In general, he wrote her something like that according to a template. It was written correctly and beautifully. And apparently, they threw her a blank, prepared in a notebook.
Since my girlfriend is a slacker by nature, she naturally answered, like "So and so, go ahead, I just can't pass the accounting, how much will it cost?"
He says, "So and so, Anna Vasilievna does the accounting, I can negotiate with her through Sergei Anatolyevich, it will cost $50, $25 in advance, then the rest upon receipt. If you don't pay, then you will have real problems later."
The dialogue was long, but the gist is roughly as I described above.
Accordingly, this idiot paid two and a half rubles on the card, and was sent to the blacklist with a bang.
She tells me all this, I am quietly shocked, and ask, "Why the hell did you give $25 to a guy you've never seen?"

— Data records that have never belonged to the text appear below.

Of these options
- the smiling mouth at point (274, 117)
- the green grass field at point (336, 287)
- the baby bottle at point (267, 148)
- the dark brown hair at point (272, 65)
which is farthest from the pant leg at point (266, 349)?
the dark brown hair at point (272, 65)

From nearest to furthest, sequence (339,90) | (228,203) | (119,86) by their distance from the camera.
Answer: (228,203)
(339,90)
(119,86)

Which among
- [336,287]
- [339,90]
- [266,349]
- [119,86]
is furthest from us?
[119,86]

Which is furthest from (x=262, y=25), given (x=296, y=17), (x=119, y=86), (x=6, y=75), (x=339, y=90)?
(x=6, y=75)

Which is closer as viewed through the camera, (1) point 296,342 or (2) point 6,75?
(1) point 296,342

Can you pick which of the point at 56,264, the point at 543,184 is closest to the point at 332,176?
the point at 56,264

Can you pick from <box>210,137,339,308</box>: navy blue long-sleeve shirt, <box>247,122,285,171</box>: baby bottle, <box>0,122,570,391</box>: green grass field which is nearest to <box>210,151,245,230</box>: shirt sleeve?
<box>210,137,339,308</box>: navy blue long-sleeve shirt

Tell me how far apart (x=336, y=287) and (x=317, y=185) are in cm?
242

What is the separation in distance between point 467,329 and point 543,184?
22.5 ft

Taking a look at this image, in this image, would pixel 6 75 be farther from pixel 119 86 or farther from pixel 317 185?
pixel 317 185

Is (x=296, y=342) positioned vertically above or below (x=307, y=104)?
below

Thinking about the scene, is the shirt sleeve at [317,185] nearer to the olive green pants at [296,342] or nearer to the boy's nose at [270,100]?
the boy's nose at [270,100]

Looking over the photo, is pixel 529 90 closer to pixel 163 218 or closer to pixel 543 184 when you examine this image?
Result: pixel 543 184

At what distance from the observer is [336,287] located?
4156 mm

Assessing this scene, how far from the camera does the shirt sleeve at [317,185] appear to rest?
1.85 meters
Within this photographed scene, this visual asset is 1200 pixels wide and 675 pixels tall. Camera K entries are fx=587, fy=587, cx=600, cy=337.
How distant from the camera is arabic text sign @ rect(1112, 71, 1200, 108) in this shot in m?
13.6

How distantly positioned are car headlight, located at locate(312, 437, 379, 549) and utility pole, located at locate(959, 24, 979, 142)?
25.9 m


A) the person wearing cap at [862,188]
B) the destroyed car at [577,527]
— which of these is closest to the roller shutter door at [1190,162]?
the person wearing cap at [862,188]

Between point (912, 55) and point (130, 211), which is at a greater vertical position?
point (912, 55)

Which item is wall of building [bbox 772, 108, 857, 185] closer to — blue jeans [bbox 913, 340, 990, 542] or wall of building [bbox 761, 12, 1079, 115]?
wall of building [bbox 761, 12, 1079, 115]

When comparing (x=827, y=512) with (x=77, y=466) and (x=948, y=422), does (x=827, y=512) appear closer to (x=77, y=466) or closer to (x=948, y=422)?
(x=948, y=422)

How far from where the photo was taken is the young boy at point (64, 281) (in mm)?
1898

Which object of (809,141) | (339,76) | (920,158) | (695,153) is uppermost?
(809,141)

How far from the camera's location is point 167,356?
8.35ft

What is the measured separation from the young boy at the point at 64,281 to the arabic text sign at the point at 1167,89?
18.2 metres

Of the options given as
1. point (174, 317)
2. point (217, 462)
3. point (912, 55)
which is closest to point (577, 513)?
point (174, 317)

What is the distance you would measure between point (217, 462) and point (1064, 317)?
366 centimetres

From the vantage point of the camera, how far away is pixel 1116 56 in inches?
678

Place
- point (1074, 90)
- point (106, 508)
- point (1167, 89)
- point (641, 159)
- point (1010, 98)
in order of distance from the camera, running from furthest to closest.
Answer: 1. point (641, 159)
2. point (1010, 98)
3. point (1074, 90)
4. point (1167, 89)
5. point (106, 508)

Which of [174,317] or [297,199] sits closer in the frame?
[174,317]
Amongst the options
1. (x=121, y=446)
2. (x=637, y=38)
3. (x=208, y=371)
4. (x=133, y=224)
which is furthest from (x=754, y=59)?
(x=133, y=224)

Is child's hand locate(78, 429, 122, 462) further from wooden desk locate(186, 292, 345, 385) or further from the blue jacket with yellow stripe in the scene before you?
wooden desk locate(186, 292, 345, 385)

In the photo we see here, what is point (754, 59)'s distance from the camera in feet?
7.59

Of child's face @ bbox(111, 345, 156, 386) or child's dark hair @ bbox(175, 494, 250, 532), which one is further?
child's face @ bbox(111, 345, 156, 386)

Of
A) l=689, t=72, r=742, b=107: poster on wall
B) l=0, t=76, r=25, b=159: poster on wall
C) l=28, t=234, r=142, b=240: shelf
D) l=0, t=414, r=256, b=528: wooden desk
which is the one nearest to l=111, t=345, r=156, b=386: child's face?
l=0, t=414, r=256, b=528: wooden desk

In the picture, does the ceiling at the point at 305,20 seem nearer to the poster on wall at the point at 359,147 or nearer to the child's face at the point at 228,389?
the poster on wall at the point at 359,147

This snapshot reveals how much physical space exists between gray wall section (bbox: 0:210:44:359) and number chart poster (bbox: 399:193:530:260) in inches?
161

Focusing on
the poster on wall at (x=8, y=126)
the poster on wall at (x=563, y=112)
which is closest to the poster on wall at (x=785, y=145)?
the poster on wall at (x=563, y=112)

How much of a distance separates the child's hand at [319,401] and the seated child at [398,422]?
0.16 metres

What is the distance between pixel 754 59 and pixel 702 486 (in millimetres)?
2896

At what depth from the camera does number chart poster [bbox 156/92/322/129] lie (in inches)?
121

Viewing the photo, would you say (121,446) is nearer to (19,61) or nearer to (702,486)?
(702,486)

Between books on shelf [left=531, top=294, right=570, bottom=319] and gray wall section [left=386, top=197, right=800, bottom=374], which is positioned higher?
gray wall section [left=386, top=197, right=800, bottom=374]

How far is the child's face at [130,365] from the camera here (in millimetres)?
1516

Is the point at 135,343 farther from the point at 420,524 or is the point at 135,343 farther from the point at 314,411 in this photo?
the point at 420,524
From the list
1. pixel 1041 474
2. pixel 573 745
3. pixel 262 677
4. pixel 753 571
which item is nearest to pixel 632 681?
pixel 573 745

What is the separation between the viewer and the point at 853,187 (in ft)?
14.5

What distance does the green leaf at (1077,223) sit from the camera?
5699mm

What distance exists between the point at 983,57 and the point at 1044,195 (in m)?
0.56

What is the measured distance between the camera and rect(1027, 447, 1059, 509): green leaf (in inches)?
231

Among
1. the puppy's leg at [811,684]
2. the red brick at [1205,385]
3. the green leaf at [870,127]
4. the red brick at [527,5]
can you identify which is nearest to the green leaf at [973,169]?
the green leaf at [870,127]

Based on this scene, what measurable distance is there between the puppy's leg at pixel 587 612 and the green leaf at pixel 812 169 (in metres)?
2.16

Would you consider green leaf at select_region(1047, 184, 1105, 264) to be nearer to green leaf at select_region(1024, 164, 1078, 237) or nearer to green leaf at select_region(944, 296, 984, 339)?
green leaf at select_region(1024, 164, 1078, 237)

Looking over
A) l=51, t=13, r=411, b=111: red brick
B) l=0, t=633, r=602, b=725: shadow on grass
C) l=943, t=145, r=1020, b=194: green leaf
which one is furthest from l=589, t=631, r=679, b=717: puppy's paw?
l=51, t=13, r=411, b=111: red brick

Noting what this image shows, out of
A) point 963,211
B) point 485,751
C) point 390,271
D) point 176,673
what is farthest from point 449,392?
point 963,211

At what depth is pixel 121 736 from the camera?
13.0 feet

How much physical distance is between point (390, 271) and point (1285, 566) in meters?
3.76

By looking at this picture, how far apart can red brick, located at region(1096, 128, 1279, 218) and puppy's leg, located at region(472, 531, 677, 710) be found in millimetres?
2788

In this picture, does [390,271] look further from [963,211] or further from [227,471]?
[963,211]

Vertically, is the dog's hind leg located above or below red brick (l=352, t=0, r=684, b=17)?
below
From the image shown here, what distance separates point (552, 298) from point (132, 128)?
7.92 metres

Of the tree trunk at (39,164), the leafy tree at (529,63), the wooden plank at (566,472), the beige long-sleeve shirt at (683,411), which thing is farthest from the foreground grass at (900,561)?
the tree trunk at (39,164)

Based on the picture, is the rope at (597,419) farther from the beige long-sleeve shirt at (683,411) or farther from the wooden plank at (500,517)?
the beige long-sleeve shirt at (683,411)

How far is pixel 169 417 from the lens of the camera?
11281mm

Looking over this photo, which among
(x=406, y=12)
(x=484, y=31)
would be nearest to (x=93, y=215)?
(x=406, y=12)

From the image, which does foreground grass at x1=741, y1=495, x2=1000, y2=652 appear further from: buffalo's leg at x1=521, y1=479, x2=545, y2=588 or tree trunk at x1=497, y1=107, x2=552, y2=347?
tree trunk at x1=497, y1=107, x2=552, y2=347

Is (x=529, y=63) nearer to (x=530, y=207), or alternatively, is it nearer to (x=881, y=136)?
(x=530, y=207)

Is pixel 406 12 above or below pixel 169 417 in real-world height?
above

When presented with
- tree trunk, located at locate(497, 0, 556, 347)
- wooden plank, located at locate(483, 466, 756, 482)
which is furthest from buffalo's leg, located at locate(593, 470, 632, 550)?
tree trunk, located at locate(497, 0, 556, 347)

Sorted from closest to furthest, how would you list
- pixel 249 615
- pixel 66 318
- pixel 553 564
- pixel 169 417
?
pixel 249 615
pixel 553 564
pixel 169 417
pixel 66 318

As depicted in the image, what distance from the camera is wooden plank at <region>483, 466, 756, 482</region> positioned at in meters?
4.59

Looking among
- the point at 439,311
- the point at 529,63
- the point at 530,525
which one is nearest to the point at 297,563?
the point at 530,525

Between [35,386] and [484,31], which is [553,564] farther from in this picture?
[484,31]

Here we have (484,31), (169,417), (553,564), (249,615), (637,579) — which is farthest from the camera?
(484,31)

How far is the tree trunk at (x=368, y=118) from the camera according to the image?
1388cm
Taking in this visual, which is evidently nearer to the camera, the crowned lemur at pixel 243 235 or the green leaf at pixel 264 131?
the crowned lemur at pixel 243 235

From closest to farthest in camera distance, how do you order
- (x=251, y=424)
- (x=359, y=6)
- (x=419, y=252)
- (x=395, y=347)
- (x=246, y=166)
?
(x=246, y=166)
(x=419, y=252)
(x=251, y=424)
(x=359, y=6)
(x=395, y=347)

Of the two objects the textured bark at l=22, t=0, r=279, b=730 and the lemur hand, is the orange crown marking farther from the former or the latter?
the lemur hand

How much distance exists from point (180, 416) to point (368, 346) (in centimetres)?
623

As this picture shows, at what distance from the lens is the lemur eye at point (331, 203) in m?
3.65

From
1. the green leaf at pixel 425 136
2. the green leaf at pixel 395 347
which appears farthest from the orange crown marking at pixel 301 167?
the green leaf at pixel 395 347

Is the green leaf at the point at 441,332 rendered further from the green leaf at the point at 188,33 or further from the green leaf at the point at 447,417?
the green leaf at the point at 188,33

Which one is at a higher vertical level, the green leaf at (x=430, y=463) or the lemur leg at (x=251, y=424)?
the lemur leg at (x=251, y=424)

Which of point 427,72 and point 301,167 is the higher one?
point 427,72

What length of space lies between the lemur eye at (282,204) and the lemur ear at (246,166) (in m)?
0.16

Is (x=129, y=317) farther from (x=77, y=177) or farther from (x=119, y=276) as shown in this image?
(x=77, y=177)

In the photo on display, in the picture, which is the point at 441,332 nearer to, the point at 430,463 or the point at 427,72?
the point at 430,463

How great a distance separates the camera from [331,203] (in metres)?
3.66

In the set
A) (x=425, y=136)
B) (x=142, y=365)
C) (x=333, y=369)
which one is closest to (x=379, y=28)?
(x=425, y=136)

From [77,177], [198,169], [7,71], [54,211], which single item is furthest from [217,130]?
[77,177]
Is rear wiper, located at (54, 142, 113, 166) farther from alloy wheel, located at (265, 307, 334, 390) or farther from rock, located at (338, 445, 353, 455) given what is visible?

To which she replies, "Firstly, I wouldn't have passed it myself anyway, secondly, he seemed to be sitting on a real page, thirdly, he spoke very convincingly about the teachers (he called them by name, talked about their appearance, like "This bespectacled old man"), and fourthly, I only paid half, I thought it was all for real.
" To my reasonable question, "Listen, you idiot, what stopped him from going to the KFU website and reading about the teachers there?" she burst into tears again.
So, the scheme is as simple as a broom.
We buy a Facebook account, as pumped up as possible. We google any university, look for its website. And carefully read the information about the teachers. We look at the photos, see who teaches what.
Then, directly, we search for students of this very university on Facebook, and have a conversation according to a template, like "Hi, I can arrange to pass the session for you." In the dialogues, we operate with the names and patronymics of the teachers, and other data, that is, we create the effect of presence. We accept money on the left debit.